Rewrite the lines below as a numbered list, leaving out every blank line.
※
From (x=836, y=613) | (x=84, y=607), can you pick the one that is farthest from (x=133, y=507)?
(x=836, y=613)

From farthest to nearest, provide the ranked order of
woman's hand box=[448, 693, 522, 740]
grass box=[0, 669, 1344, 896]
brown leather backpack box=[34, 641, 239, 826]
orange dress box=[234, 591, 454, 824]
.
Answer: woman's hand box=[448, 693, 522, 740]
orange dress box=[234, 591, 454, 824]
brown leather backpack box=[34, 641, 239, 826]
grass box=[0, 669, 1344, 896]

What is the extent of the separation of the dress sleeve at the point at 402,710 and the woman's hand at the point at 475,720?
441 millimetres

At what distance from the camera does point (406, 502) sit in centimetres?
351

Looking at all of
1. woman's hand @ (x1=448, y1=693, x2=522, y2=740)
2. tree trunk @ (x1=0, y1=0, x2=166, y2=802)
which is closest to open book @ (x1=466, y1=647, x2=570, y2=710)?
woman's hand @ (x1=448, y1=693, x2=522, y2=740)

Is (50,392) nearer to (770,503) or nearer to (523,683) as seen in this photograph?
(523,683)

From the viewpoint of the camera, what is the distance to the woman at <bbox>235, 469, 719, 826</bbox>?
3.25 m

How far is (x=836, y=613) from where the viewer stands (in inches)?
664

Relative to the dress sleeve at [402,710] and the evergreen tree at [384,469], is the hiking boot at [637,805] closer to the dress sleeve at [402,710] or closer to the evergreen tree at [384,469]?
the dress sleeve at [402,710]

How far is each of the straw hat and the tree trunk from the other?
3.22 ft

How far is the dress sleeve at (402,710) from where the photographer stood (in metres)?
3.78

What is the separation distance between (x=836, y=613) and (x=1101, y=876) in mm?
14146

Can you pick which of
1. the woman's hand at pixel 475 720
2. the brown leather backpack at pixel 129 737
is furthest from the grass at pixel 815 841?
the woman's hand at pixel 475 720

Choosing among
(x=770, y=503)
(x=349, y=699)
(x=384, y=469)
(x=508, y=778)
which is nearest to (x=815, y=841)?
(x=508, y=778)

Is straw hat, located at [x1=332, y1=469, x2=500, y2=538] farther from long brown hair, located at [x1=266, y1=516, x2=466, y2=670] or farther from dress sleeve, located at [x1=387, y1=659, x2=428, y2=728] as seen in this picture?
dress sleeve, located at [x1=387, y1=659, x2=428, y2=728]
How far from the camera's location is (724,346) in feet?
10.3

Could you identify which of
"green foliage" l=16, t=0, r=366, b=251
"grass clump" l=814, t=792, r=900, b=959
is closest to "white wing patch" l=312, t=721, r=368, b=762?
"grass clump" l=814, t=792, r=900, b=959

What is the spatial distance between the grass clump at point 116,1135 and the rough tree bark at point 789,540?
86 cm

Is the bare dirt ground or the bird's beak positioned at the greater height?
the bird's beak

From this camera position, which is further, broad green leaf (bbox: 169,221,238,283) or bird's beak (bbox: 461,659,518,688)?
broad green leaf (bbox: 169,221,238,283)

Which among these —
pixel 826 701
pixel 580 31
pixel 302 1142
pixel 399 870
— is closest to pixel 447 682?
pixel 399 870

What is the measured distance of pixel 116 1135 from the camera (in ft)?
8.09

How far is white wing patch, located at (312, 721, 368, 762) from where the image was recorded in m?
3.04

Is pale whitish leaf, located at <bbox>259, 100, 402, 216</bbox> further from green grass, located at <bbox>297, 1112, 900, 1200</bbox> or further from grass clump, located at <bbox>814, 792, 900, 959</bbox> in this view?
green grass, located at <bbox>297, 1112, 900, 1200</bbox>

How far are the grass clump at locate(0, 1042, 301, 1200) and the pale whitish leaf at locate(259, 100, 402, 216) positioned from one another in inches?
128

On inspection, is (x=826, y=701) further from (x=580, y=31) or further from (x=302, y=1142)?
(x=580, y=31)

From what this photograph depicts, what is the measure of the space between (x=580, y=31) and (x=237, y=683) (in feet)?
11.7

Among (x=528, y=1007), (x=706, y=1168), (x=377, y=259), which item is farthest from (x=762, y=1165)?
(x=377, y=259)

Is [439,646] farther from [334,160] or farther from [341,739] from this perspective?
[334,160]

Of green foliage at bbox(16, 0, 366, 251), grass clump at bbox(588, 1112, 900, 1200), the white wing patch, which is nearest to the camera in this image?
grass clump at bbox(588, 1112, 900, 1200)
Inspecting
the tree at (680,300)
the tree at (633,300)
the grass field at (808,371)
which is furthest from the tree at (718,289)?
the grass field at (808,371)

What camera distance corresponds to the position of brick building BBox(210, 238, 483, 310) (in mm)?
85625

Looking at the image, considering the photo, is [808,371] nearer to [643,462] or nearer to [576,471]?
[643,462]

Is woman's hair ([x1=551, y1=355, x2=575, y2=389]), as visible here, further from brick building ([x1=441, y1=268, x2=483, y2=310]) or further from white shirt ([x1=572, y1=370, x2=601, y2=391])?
※
• _WRITTEN ANSWER_:
1. From (x=836, y=613) | (x=84, y=607), can you pick the one that is farthest from (x=133, y=507)?
2. (x=836, y=613)
3. From farthest to nearest, provide the ranked order of
4. woman's hand box=[448, 693, 522, 740]
5. grass box=[0, 669, 1344, 896]
6. brown leather backpack box=[34, 641, 239, 826]
7. orange dress box=[234, 591, 454, 824]
8. .
9. Answer: woman's hand box=[448, 693, 522, 740]
10. orange dress box=[234, 591, 454, 824]
11. brown leather backpack box=[34, 641, 239, 826]
12. grass box=[0, 669, 1344, 896]
13. What is the extent of the separation of the dress sleeve at the point at 402,710 and the woman's hand at the point at 475,720?
14. 441 millimetres
15. At what distance from the camera does point (406, 502) sit in centimetres?
16. 351
17. Looking at all of
18. 1. woman's hand @ (x1=448, y1=693, x2=522, y2=740)
19. 2. tree trunk @ (x1=0, y1=0, x2=166, y2=802)
20. which is closest to open book @ (x1=466, y1=647, x2=570, y2=710)?
21. woman's hand @ (x1=448, y1=693, x2=522, y2=740)
22. Is (50,392) nearer to (770,503) or nearer to (523,683) as seen in this photograph?
23. (523,683)
24. From the viewpoint of the camera, what is the distance to the woman at <bbox>235, 469, 719, 826</bbox>?
25. 3.25 m
26. How far is (x=836, y=613) from where the viewer stands (in inches)?
27. 664
28. Relative to the dress sleeve at [402,710] and the evergreen tree at [384,469], is the hiking boot at [637,805] closer to the dress sleeve at [402,710] or closer to the evergreen tree at [384,469]?
29. the dress sleeve at [402,710]
30. How far is each of the straw hat and the tree trunk from the other?
31. 3.22 ft
32. How far is the dress sleeve at (402,710) from where the photographer stood (in metres)?
33. 3.78
34. What is the separation distance between (x=836, y=613) and (x=1101, y=876) in mm?
35. 14146
36. Can you pick which of
37. 1. the woman's hand at pixel 475 720
38. 2. the brown leather backpack at pixel 129 737
39. is furthest from the grass at pixel 815 841?
40. the woman's hand at pixel 475 720
41. Choosing among
42. (x=770, y=503)
43. (x=349, y=699)
44. (x=384, y=469)
45. (x=508, y=778)
46. which is nearest to (x=815, y=841)?
47. (x=508, y=778)
48. Is straw hat, located at [x1=332, y1=469, x2=500, y2=538] farther from long brown hair, located at [x1=266, y1=516, x2=466, y2=670] or farther from dress sleeve, located at [x1=387, y1=659, x2=428, y2=728] as seen in this picture?
49. dress sleeve, located at [x1=387, y1=659, x2=428, y2=728]
50. How far from the camera's location is (724,346) in feet?
51. 10.3
52. Could you identify which of
53. "green foliage" l=16, t=0, r=366, b=251
54. "grass clump" l=814, t=792, r=900, b=959
55. is closest to "white wing patch" l=312, t=721, r=368, b=762?
56. "grass clump" l=814, t=792, r=900, b=959
57. What is the spatial distance between the grass clump at point 116,1135 and the rough tree bark at point 789,540?
58. 86 cm
59. Is the bare dirt ground or the bird's beak positioned at the greater height?
60. the bird's beak
61. From this camera position, which is further, broad green leaf (bbox: 169,221,238,283) or bird's beak (bbox: 461,659,518,688)?
62. broad green leaf (bbox: 169,221,238,283)
63. Which among these —
64. pixel 826 701
65. pixel 580 31
66. pixel 302 1142
67. pixel 399 870
68. — is closest to pixel 447 682?
69. pixel 399 870
70. What is the measured distance of pixel 116 1135 from the camera (in ft)?
71. 8.09
72. How far is white wing patch, located at (312, 721, 368, 762) from where the image was recorded in m?
73. 3.04
74. Is pale whitish leaf, located at <bbox>259, 100, 402, 216</bbox> further from green grass, located at <bbox>297, 1112, 900, 1200</bbox> or further from grass clump, located at <bbox>814, 792, 900, 959</bbox> in this view?
75. green grass, located at <bbox>297, 1112, 900, 1200</bbox>
76. How far are the grass clump at locate(0, 1042, 301, 1200) and the pale whitish leaf at locate(259, 100, 402, 216) positioned from one another in inches?
77. 128
78. On inspection, is (x=826, y=701) further from (x=580, y=31) or further from (x=302, y=1142)?
79. (x=580, y=31)
80. From what this photograph depicts, what is the measure of the space between (x=580, y=31) and (x=237, y=683) (in feet)?
81. 11.7
82. Among (x=528, y=1007), (x=706, y=1168), (x=377, y=259), which item is farthest from (x=762, y=1165)?
83. (x=377, y=259)
84. Is [439,646] farther from [334,160] or farther from [341,739] from this perspective?
85. [334,160]
86. Of green foliage at bbox(16, 0, 366, 251), grass clump at bbox(588, 1112, 900, 1200), the white wing patch, which is nearest to the camera in this image?
87. grass clump at bbox(588, 1112, 900, 1200)
88. Inspecting
89. the tree at (680,300)
90. the tree at (633,300)
91. the grass field at (808,371)
92. which is furthest from the tree at (718,289)?
93. the grass field at (808,371)
94. What camera distance corresponds to the position of brick building BBox(210, 238, 483, 310) (in mm)?
95. 85625
96. Looking at the image, considering the photo, is [808,371] nearer to [643,462] or nearer to [576,471]?
97. [643,462]
98. Is woman's hair ([x1=551, y1=355, x2=575, y2=389]), as visible here, further from brick building ([x1=441, y1=268, x2=483, y2=310]) or further from white shirt ([x1=572, y1=370, x2=601, y2=391])?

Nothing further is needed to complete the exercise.